Le elezioni politiche non hanno soltanto impresso un'accelerazione, brusca e in parte imprevista, alla metamorfosi del sistema politico italiano. Esse sollecitano quanti - a diverso titolo - hanno responsabilità politiche a riprendere le riforme istituzionali, alla luce dei pochi progressi fin qui realizzati dopo i referendum elettorali del 1991 e del 1993 e dei punti di debolezza che restano da superare.
La prima debolezza riguarda la capacità di scelta, di decisione e di azione del governo. La seconda riguarda le forme di garanzia nei confronti delle decisioni prese e di quelle non prese, cioè dell'inerzia ingiustificata, lesiva dei diritti spettanti ai cittadini e agli stranieri, alle imprese e alle altre organizzazioni sociali.
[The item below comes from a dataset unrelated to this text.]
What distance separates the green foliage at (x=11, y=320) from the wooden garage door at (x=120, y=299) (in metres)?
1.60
Quei punti di debolezza sono spesso attribuiti alla Costituzione, ma si tratta di una ricostruzione solo parzialmente esatta. Si pensi alle leggi che disciplinano le conferenze di servizi, senza consentire alle amministrazioni di adottare decisioni tempestive ed efficaci; alla riforma costituzionale del 2001, la quale, pur perseguendo il giusto obiettivo di trasferire molte decisioni dal centro alla periferia, ha agevolato i veti reciproci. Inoltre, le diverse coalizioni che si sono susseguite hanno sovente abusato dei propri poteri.
Di fronte a un quadro dove le ombre prevalgono sulle luci, può indulgere alla delusione soltanto chi dimentichi che i sistemi di governo richiedono un'opera di manutenzione, che quasi mai è facile. Vi è d'ostacolo l'inerzia di fronte al cambiamento, che è prima di tutto culturale. Non ci si può nascondere neppure l'ampiezza e la complessità delle riforme istituzionali delle quali il Paese ha bisogno. Esse includono, quanto meno, il sistema elettorale (per il quale il referendum abrogativo della legge vigente è stato rinviato al 2008), l'assetto complessivo dei rapporti tra governo e parlamento, quello tra centro e periferie.

Le riforme istituzionali sono, tuttavia, necessarie. Lo sono in misura maggiore rispetto al 1993, per via della più stretta integrazione in atto in Europa e della globalizzazione dell'economia. Entrambe non si limitano a mettere in competizione soltanto le imprese: chiamano in causa la capacità delle istituzioni pubbliche di assicurare un'adeguata cornice giuridica per il progresso economico e per quello civile. Ne discende l'esigenza di riprendere e completare la riforma della Costituzione, ma anche di accompagnarla con misure acconce a livello dei regolamenti parlamentari, delle leggi ordinarie, dell'azione quotidiana di governo.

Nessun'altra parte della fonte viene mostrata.